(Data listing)
======

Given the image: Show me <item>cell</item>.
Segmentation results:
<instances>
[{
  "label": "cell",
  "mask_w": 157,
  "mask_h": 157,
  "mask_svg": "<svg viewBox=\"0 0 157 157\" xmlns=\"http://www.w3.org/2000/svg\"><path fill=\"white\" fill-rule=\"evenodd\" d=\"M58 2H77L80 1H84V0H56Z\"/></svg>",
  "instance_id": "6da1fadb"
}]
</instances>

======

- WHAT YOU NEED TO DO -
Locate every line of the material above that contains the string "cell", and copy each of those lines.

- FINISHED ANSWER -
Given the image: Show me <item>cell</item>.
  "label": "cell",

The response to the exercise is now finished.